Ordinanza n. 124/1995
Questione dichiarata infondata · depositata il 13/04/1995 · relatore Cesare Ruperto
Norme in gioco
applicata al caso
usata come parametro
citata
- art. 190Codice di procedura penale
- art. 115Codice di procedura civile
- art. 26legge 87/1953
Epigrafe
ha pronunciato la seguente ORDINANZA nel giudizio di legittimità costituzionale dell'art. 201 del codice
di procedura civile, promosso con ordinanza emessa
l'11 gennaio 1994 dal giudice istruttore del Tribunale di Lecce nel
procedimento civile vertente tra Rucco Fabio e Carico Sergio ed
altra, iscritta al n. 445 del registro ordinanze 1994 e pubblicata
nella Gazzetta Ufficiale della Repubblica n. 30, prima serie
speciale, dell'anno 1994;
Visto l'atto di intervento del Presidente del Consiglio dei
ministri;
Udito nella camera di consiglio del 22 marzo 1995 il Giudice
relatore Cesare Ruperto;
Ritenuto che nel corso di un giudizio civile, dopo aver reputato
inammissibile una testimonianza contenente valutazioni da parte del
teste, ed aver osservato che questi, ove ne fosse stata possibile la
nomina come consulente di parte, avrebbe viceversa potuto "deporre
senza rinunciare al suo incarico", il giudice istruttore del
Tribunale di Lecce, con ordinanza emessa l'11 gennaio 1994, ha
sollevato, in riferimento agli artt. 3 e 24 della Costituzione,
questione di legittimità costituzionale dell'art. 201 del codice di
procedura civile, nella parte in cui, allorché non sia stata
disposta consulenza tecnica d'ufficio, non consente alle parti di
nominare un loro consulente;
che, a parere del giudice a quo, la norma risulta lesiva del
diritto alla prova garantito dall'art. 24 della Costituzione: diritto
assicurato invece nel processo penale, in cui le parti possono sempre
richiedere le prove;
che, sempre secondo il giudice a quo, detta norma "rovescia
senza alcuna valida ragione la regola posta, oltre che dall'art. 190
codice di procedura penale, dall'art. 115 codice di procedura civile
(le prove di parte sempre, quelle officiose in casi tipici),
consentendo alle parti di dedurre le proprie prove (consulenti) solo
subordinatamente all'assunzione di sempre possibili prove del giudice
(consulente d'ufficio)", con conseguente violazione anche dell'art. 3
della Costituzione;
che è intervenuto il Presidente del Consiglio dei ministri,
rappresentato e difeso dall'Avvocatura dello Stato, concludendo per
la declaratoria d'inammissibilità, o quanto meno di infondatezza
della questione;
Considerato che il giudice a quo prospetta la questione muovendo
dall'erroneo presupposto interpretativo che l'attività del
consulente di parte abbia natura probatoria;
che, viceversa, le consulenze di parte, pur inerendo
all'istruzione probatoria, non costituiscono mezzi di prova ma
semplici allegazioni difensive a contenuto tecnico, prive di autonomo
valore probatorio;
che coerentemente, dunque, la norma impugnata autorizza la
nomina dei consulenti tecnici di parte solo nel caso di nomina del
consulente tecnico d'ufficio, le cui funzioni parimenti sono
preordinate, non ad accertare fatti rilevanti ai fini della
decisione, bensì ad acquisire elementi di valutazione ovvero a
ricostruire circostanze attraverso una specifica preparazione, a
scopo di controllo sugli elementi di prova forniti dalle parti e in
funzione ausiliaria del giudice;
che peraltro rimane sempre salva la possibilità di produrre in
causa perizie stragiudiziali, integranti anch'esse semplici mezzi di
difesa come le deduzioni e argomentazioni dell'avvocato, soggette al
libero apprezzamento del giudice;
che quindi non è pertinente il richiamo alle norme degli artt.

> _DOMANDE_:
1. Stabilisci se queste affermazioni concordano con l'ordinanza, rispondendo sì o no e citando le parole decisive del testo: (a) la questione è stata dichiarata infondata; (b) l'ordinanza di rimessione è stata emessa da un giudice del Tribunale di Bari; (c) secondo la Corte, le consulenze di parte sono mezzi di prova.
2. Per favore, indica la data della camera di consiglio in cui, secondo l'ordinanza, è stato udito il giudice relatore.

> _DATI FORNITI_:
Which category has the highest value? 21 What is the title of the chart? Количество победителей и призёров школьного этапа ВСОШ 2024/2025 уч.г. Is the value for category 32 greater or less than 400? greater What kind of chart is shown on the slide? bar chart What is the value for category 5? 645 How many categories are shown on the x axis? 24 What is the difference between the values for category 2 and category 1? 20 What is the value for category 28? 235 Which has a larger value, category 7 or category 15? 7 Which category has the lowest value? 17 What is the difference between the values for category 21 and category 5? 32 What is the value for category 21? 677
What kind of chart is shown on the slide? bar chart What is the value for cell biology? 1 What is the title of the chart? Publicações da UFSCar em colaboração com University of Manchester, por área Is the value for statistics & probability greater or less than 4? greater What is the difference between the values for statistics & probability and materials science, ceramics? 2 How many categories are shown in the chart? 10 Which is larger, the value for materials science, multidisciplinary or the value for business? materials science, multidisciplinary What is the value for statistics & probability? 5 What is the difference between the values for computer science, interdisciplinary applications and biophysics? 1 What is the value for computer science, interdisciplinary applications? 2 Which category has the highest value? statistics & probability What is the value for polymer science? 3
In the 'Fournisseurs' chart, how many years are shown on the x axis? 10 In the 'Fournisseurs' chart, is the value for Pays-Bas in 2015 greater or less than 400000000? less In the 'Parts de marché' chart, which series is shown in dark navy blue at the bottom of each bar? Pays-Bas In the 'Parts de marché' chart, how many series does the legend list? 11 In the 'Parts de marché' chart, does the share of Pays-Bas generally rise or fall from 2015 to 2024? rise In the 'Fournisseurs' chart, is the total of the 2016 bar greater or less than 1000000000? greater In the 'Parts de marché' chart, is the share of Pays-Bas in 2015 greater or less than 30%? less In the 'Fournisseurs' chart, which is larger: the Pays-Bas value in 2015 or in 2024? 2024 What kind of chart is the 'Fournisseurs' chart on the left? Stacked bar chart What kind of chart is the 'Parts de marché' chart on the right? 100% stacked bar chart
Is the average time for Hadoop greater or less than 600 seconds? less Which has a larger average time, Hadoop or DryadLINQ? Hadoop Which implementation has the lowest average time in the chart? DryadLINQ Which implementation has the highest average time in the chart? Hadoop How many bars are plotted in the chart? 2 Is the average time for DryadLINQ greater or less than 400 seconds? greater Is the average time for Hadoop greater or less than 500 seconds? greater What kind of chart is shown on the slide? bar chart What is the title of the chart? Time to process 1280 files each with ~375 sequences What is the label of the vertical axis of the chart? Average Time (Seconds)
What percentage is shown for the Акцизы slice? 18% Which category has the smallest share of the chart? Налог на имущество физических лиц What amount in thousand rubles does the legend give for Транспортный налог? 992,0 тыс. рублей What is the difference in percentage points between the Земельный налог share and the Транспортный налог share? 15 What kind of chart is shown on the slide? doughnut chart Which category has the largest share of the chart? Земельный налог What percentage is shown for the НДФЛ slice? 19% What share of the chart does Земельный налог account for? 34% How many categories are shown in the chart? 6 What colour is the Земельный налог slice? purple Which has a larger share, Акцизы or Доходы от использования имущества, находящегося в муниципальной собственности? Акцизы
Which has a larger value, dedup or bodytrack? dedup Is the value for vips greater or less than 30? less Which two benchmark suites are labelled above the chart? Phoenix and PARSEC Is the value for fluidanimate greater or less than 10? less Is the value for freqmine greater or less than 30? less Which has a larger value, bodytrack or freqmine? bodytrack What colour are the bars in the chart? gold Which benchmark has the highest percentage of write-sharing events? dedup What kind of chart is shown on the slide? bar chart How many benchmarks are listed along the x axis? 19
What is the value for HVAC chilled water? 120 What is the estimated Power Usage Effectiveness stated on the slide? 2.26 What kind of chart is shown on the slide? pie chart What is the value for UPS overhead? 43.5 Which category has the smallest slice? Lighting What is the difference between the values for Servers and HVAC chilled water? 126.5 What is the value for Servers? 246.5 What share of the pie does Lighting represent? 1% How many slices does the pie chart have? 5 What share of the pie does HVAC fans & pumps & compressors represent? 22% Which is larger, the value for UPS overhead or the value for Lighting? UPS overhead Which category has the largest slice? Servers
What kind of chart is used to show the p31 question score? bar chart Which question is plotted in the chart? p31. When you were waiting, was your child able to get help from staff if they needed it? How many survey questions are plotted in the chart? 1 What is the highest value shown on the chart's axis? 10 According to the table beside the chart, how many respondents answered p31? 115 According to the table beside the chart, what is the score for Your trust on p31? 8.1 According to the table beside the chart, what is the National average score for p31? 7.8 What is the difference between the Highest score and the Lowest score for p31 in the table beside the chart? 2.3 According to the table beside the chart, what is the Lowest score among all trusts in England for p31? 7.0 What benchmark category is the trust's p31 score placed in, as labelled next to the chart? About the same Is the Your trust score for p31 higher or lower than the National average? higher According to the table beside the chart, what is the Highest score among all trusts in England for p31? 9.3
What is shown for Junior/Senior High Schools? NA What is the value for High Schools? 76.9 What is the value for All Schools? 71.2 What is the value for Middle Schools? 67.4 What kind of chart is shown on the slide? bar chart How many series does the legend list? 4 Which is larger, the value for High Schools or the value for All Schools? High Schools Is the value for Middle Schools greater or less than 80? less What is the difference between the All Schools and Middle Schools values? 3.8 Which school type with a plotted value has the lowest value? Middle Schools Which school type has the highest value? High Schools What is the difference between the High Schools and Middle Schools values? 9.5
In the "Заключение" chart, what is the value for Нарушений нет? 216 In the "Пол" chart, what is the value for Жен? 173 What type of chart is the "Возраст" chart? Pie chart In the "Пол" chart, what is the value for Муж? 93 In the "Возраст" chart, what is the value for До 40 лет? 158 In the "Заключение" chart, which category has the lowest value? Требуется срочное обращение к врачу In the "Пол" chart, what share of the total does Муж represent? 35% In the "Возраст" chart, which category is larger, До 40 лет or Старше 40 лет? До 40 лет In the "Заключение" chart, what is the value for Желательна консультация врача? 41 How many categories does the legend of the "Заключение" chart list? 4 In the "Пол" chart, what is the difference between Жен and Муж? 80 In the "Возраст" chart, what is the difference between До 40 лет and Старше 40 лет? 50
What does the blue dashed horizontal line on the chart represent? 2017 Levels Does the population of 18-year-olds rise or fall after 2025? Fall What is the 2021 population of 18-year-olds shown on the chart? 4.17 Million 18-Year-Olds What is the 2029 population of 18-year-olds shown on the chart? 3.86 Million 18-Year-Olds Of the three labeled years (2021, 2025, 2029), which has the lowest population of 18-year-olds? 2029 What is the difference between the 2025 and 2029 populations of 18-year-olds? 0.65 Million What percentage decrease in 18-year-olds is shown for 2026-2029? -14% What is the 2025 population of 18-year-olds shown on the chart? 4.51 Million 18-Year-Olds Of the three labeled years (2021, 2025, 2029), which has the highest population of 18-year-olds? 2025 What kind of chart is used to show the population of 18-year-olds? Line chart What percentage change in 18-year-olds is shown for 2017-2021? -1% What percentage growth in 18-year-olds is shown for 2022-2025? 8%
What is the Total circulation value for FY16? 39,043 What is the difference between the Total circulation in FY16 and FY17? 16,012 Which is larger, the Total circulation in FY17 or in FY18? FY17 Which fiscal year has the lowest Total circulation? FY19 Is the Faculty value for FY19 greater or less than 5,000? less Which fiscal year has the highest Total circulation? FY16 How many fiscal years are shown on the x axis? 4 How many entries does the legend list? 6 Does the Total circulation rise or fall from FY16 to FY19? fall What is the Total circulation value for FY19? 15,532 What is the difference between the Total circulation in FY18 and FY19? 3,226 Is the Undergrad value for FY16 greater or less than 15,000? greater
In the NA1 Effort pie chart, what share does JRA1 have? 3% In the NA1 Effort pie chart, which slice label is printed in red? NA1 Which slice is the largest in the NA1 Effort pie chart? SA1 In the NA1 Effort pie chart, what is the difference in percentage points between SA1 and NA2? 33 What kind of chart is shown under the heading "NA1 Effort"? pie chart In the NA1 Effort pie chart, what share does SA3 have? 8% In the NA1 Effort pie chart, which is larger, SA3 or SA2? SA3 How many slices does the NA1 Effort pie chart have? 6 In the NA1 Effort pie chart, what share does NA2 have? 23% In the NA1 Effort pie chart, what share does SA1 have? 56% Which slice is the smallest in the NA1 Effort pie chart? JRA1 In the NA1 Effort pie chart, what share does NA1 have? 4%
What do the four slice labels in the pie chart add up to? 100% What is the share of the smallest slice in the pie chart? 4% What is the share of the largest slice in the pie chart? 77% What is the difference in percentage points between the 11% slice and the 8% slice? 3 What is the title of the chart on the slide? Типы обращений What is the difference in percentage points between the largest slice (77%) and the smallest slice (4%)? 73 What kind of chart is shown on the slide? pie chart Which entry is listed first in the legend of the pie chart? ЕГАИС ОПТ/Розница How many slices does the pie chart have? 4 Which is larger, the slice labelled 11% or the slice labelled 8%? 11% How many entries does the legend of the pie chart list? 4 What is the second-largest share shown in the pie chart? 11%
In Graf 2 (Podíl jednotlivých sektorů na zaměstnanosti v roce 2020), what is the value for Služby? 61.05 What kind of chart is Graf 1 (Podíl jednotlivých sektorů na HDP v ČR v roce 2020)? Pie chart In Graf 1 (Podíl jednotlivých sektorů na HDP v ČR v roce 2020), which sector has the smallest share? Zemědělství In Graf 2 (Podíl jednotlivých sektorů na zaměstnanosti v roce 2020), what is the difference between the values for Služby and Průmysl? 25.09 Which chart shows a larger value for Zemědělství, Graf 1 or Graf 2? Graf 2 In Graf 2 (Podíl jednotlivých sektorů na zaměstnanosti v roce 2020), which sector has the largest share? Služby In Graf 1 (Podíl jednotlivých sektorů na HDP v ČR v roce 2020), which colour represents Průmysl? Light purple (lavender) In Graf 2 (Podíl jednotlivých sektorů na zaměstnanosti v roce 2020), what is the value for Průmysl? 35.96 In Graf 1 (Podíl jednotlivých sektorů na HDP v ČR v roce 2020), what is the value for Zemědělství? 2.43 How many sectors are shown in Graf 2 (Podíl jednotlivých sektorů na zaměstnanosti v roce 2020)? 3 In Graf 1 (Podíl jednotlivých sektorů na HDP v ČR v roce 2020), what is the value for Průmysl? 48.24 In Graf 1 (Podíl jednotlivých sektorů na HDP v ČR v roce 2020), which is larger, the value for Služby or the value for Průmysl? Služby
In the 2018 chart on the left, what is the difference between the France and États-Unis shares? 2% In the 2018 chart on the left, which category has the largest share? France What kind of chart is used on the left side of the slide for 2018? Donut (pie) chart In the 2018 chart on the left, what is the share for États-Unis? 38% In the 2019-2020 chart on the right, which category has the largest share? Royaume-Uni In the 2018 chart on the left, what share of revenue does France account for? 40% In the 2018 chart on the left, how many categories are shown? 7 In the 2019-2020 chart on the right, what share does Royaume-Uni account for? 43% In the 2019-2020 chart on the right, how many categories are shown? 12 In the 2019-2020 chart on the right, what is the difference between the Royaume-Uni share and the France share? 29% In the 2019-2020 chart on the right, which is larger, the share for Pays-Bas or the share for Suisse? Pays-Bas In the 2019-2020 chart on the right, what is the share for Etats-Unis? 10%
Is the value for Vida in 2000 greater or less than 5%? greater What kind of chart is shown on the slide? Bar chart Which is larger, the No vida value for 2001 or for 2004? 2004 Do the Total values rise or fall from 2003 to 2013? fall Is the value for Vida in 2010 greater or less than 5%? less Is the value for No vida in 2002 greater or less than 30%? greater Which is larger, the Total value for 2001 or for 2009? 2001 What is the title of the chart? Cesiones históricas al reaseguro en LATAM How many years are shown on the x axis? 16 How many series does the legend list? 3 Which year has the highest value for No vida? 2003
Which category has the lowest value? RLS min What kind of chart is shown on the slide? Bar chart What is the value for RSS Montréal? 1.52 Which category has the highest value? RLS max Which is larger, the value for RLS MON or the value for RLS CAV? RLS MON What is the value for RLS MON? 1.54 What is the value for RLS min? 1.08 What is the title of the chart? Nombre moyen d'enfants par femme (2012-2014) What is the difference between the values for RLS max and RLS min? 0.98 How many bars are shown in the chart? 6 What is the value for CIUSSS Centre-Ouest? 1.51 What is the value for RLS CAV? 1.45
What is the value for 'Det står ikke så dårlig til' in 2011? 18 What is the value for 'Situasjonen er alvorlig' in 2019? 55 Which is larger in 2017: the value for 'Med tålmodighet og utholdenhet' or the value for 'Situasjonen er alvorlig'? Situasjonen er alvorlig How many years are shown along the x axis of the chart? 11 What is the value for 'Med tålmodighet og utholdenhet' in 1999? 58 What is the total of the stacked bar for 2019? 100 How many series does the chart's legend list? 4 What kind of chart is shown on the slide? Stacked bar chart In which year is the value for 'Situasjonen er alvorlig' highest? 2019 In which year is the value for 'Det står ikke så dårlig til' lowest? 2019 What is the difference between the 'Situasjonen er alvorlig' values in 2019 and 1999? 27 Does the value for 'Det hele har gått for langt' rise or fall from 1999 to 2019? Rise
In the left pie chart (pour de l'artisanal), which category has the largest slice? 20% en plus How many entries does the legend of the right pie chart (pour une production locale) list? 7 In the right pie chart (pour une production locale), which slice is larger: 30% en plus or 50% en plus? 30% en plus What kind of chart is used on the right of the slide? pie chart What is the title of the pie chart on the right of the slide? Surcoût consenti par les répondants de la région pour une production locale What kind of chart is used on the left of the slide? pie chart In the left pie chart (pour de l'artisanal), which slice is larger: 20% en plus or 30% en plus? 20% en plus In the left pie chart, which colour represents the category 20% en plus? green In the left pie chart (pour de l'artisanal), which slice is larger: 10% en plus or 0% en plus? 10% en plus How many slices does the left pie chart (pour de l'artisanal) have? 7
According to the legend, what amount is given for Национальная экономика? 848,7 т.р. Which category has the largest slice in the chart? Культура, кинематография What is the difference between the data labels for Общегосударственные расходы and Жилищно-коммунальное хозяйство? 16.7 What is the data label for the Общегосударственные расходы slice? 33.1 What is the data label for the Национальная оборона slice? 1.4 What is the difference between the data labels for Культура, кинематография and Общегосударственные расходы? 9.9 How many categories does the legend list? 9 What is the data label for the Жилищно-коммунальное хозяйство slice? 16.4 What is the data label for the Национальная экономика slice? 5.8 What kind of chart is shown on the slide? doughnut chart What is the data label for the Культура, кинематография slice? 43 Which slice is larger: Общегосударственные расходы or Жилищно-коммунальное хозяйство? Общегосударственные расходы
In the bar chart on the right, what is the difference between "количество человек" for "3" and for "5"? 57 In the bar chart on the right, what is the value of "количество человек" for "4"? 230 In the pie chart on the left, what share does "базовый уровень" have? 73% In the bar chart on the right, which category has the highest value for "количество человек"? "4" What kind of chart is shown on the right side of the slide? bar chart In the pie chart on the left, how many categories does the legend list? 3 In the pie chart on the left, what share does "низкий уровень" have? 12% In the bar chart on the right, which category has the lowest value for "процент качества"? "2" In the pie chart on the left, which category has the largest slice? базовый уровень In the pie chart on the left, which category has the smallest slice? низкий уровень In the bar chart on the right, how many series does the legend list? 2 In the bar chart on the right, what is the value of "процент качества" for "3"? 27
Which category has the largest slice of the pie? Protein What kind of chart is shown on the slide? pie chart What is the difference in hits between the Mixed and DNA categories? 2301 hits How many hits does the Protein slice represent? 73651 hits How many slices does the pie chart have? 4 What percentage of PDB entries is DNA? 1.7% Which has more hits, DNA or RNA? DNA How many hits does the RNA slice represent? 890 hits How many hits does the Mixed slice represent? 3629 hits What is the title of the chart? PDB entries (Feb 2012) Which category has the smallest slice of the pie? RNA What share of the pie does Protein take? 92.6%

> _SOLUZIONI_:
1.
(a) Sì: «Questione dichiarata infondata».
(b) No: «il giudice istruttore del Tribunale di Lecce».
(c) No: «non costituiscono mezzi di prova ma semplici allegazioni difensive a contenuto tecnico, prive di autonomo valore probatorio».

2. Il 22 marzo 1995.